The IRA is injecting an estimated trillion dollars in subsidies for renewables and has forced the rest of the world to do their best to compete with it with their own mini-IRA’s. Australia’s FMiA is one of those.

Many innovation, and tech manufacturing insiders fear the net-zero and renewable energy mission risks creating blind spots for developing industrial complexity and economic diversification, especially when the Government’s focus seems to be on solar and battery tech, which China has most of the world market in.

Also, they are quick to point out, having access to affordable and reliable energy is top of their minds as they seek to expand and take on regional and global markets. Few believe wind and solar are going to cut it.

There are also clear geographic shifts in the domestic manufacturing market. According to Ai Group, over the last two decades, “real manufacturing value-add has grown in Queensland (16 per cent) and Western Australia (60 per cent), which manufacturing value-add has declined in NSW and Victoria (15 per cent) and in South Australia by 40 per cent, the latter coinciding with the exit of the auto industry.

There were 904,000 manufacturing jobs in Australia in the December quarter of 2023, and an 5 per cent increase in manufacturing jobs since the pandemic, reflecting recent growth in the industry. However, post-pandemic growth only partially recovers a 15 per cent decline in jobs which occurred in the years following the GFC.

The manufacturing share of total Australian jobs declined from around 10 per cent two decades ago to 6 per cent by 2018. The share of Australian jobs in manufacturing has been broadly stable at 6 per cent since then.

AMGC’s Jens Goennemann says the way we measure manufacturing jobs, capability and progress needs a rethink, especially in terms of how those metrics relate to government support programs.

He advocates the federal government develops a scorecard tool that tracks the three primary characteristics that go to define ‘advanced’: advanced knowledge; processes and business models.

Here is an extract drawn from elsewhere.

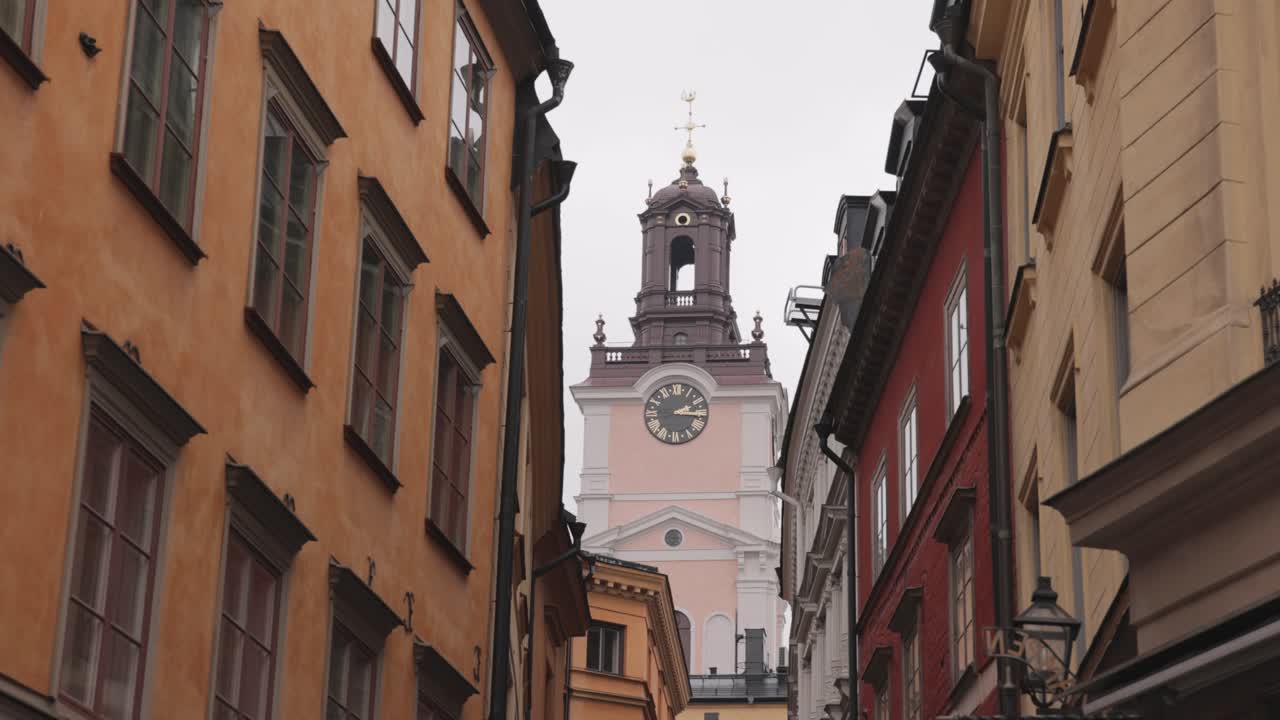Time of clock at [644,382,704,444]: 2:15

Specific indicators would include R&D intensity, patent use, collaboration, relative wage levels, ICT expenditure, new goods and services infrastructure and trade intensity.

But key to all of that ‘advancement’ in new or traditional manufacturing companies and markets is having agile, and sophisticated leaders and managers. They are much harder to find.

DroneSheild’s Mr Vornik described the intensity that comes with running a counter-drone manufacturing company as so far beyond anything he experienced in investment banking.

“Defence and tech manufacturing is a business that finds your weak spots and hammers on them relentlessly until they are no longer weak spots or something bad happens.”